I am currently reading the proof of convergence of Kähler-Ricci flow in the case $c_1(M)=0$ from Song, Weinkove. On page 45 he defines the term Mabuchi's $K$-energy functional:
$$ \frac{d}{dt}\mathrm{Mab}_{\omega_0}(\phi_t)=-\int_M\dot{\phi}_tR_{\phi_t}\omega_{\phi_t}^n$$ on the space: $$\mathrm{PSH}(M, \omega_0)=\left\{\phi\in C^\infty(M)\mid \omega_0+\frac{\sqrt{-1}}{2\pi}\partial\bar{\partial}\phi>0\right\}$$ and where $\omega_{\phi_t}=\omega_0+\frac{\sqrt{-1}}{2\pi}\partial\bar{\partial}\phi_t$ and $R_{\phi_t}$ is the scalar curvature of $\omega_{\phi_t}$.

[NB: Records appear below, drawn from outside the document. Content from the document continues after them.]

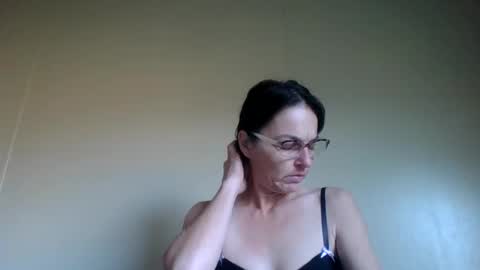 bamacpl80 online show from February 2025 01:14:01 PM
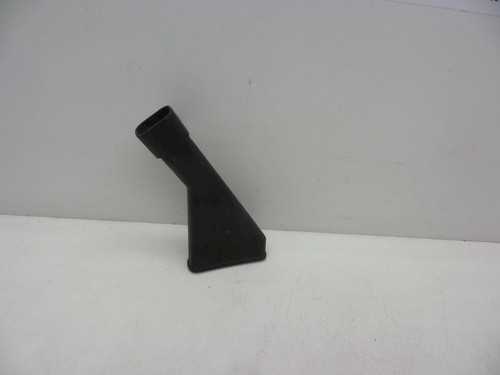 Durite air saab ii sport - durite,
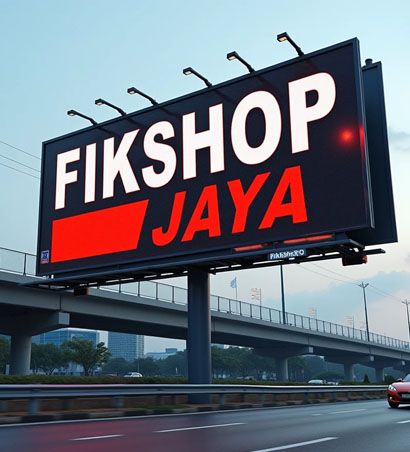 Konveksi Batik Dan Jasa Cetak Batik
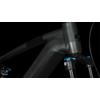Kép 7/11 - CUBE STEREO HYBRID 120 SLT 750 Prizmblack'n'Black 2023 Fully MTB ebike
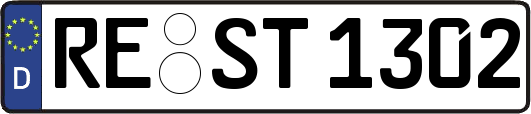 RE-ST1302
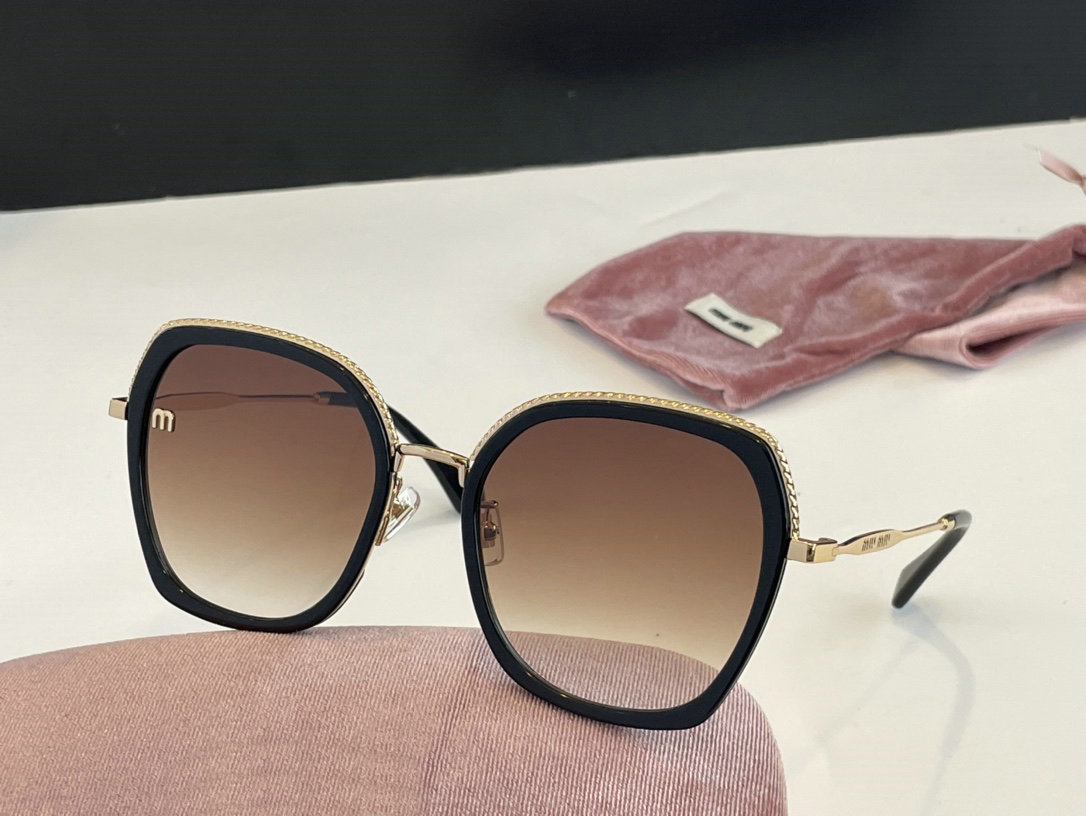 

2021 shelf Top Luxury Brand Men Women Sun Male Retro Female Sunglasses For Fashion Couple Glasses 54-19-140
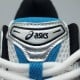 ASICS Gel Kayano 14 'Aizuri Blue'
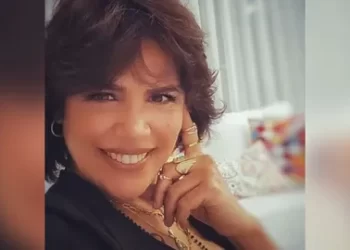 Gazeteci Duygu Öksüz hayatını kaybetti Gazeteci Duygu Öksüz hayatını kaybetti
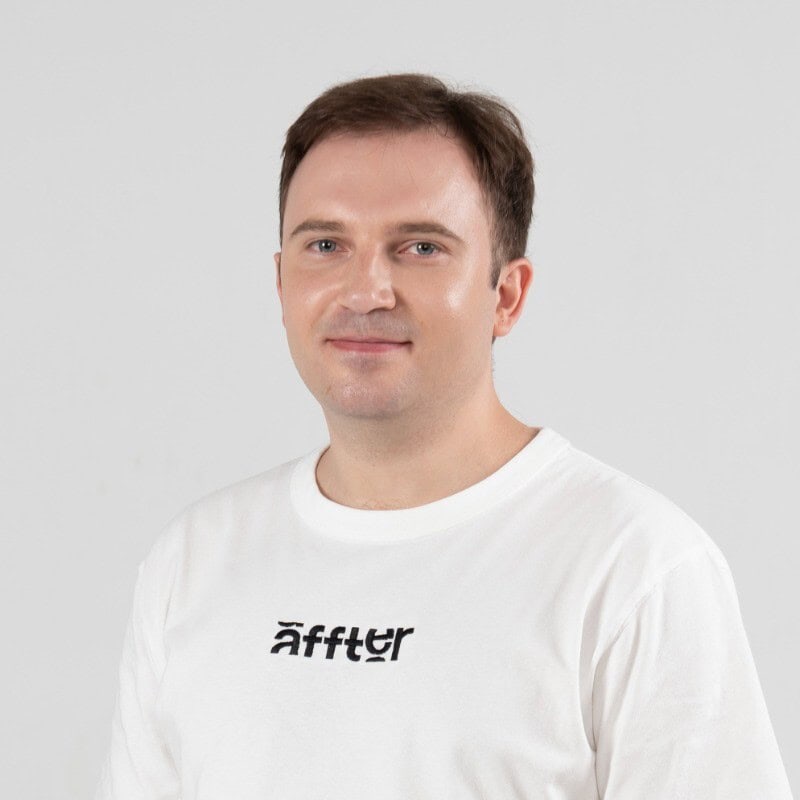 Константин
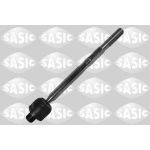 Barre d'accouplement SASIC 7776102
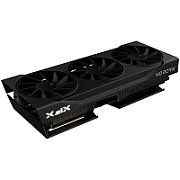 Karta graf. XFX Swift RX 9070XT Triple Fan 16GB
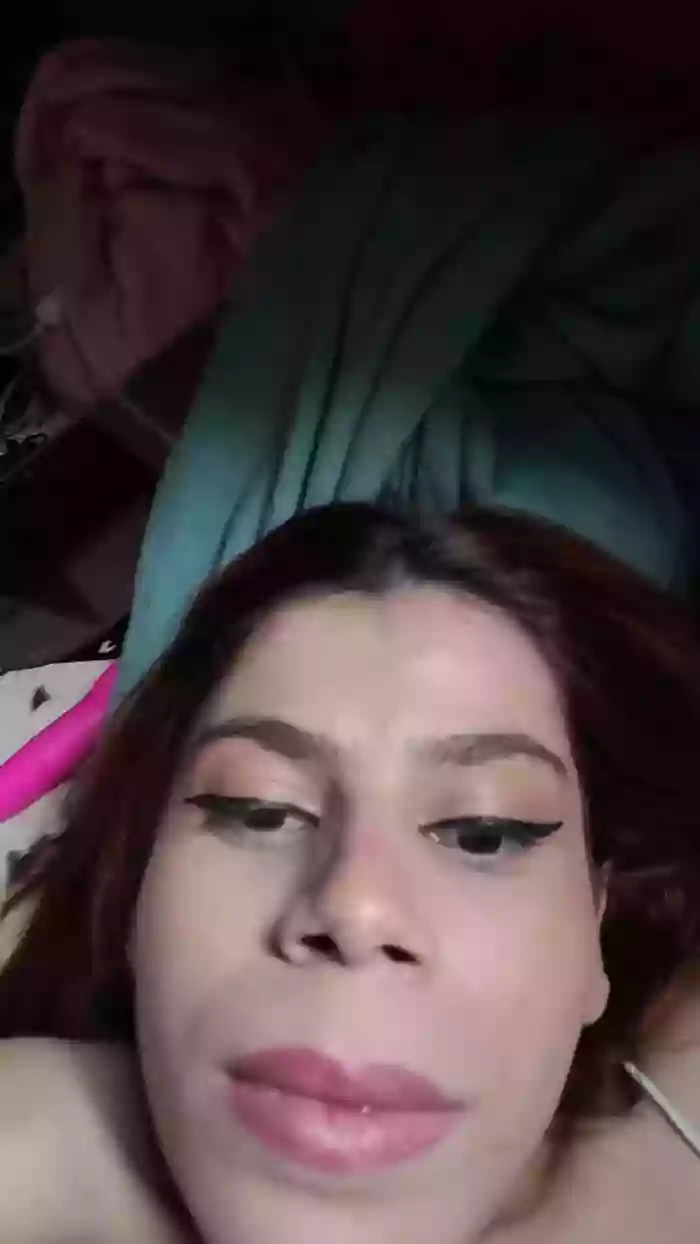 kyka2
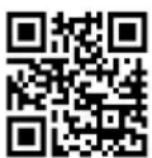 Reely Vortex Mini 2 - Istruzioni per l'uso aggiornate - 1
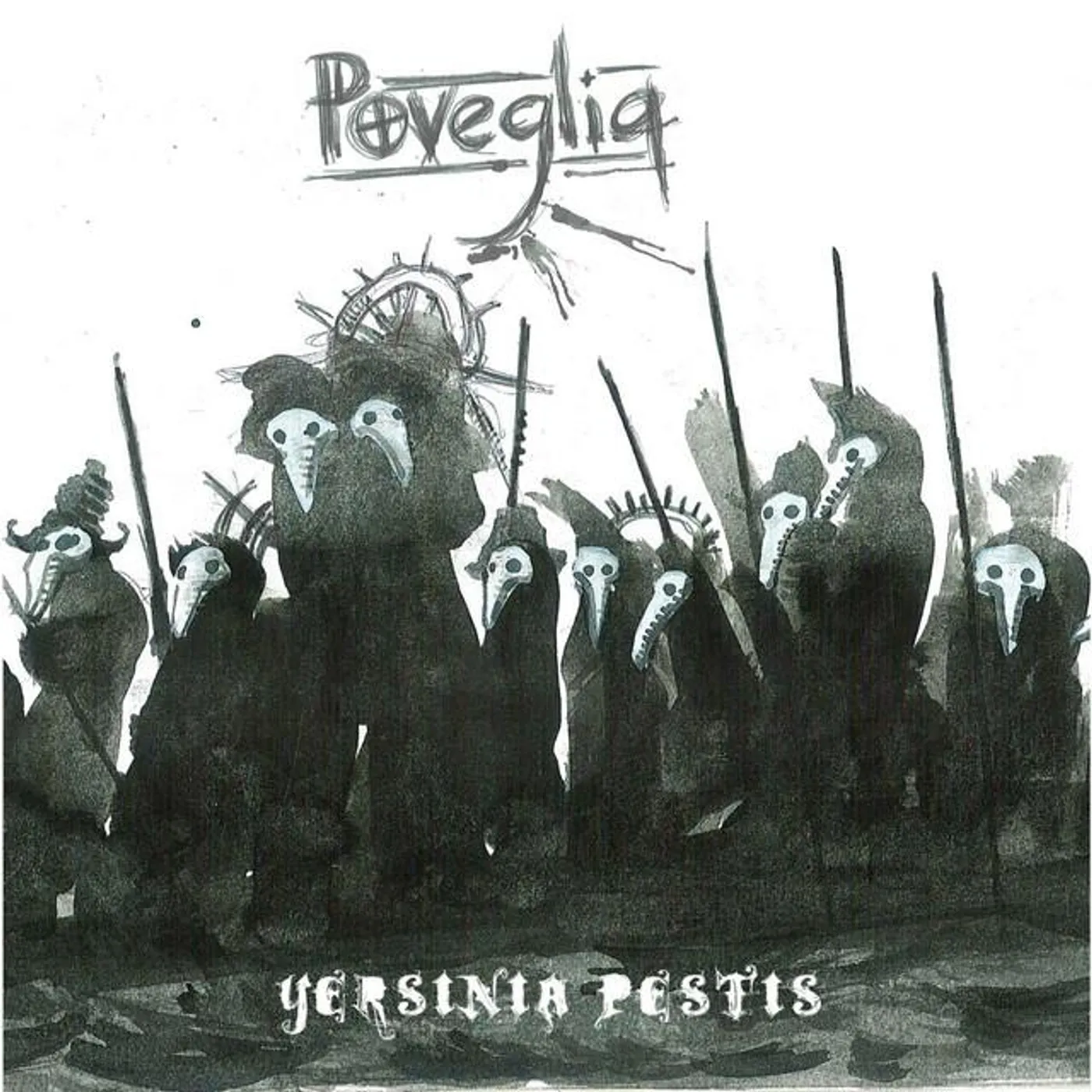 Poveglia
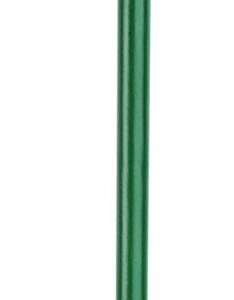 Spear & Jackson 50040 Gouge à asperges embout affûté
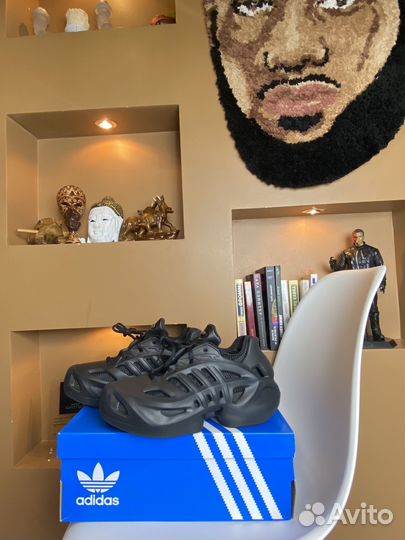 Adidas adifom climacool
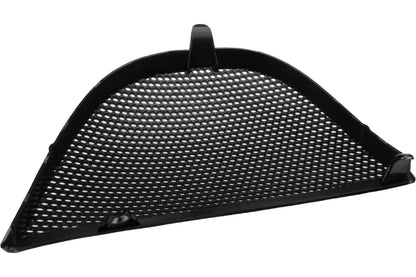 URO Convertible Windstop 9865615840001C image 6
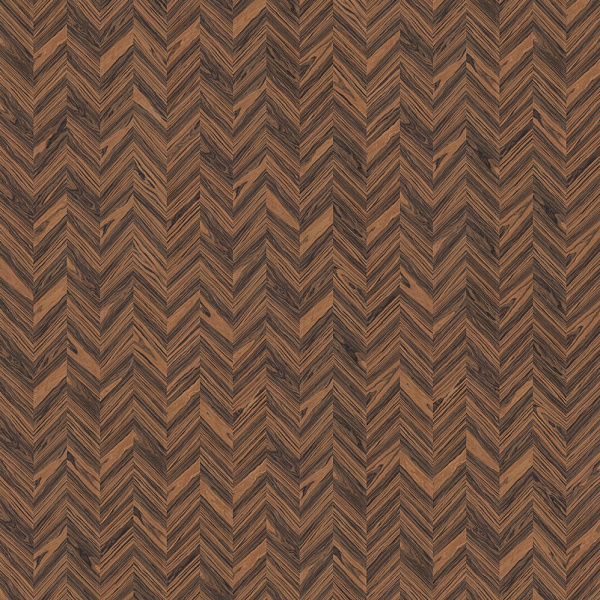 Виниловые обои Pure Wood Decaro Wallcoverings ARW066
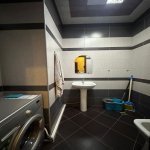 Kirayə (aylıq) 2 otaqlı Yeni Tikili, Xətai metrosu, Ağ şəhər, Xətai rayonu 7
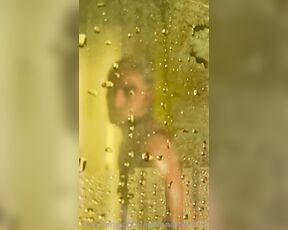 Alexandre Diorio aka alexandrediorio - 05-02-2023 OnlyFans Video - Vem tomar um banho comigo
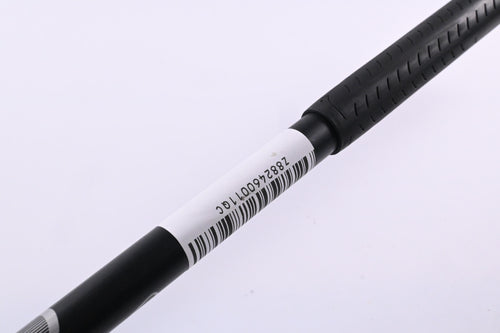TaylorMade V-Steel Tour Spoon Wood / 13 Degree / Regular Flex Taylormade Shaft
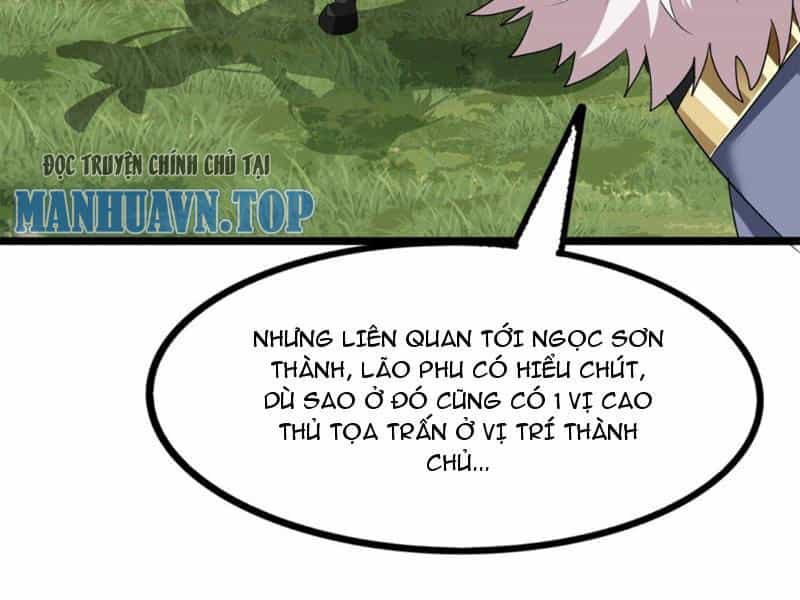 Trùm Phản Diện Muốn Tìm Chết! - Chương 27 - ảnh 58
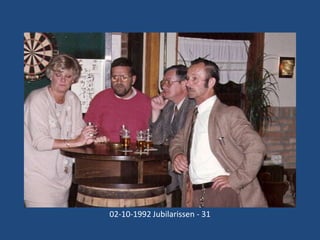 02-10-1992 Jubilarissen - 31

 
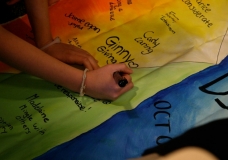 Dignity Day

Then he directly claims that if $\phi_\infty$ is a critical point of $\mathrm{Mab}_{\omega_0}$ then $\omega_\infty$ has zero scalar curvature. I do not see why is that so. I am not an expert in this realm, so I might miss some well-known facts or obvious results.
Any comment is welcome!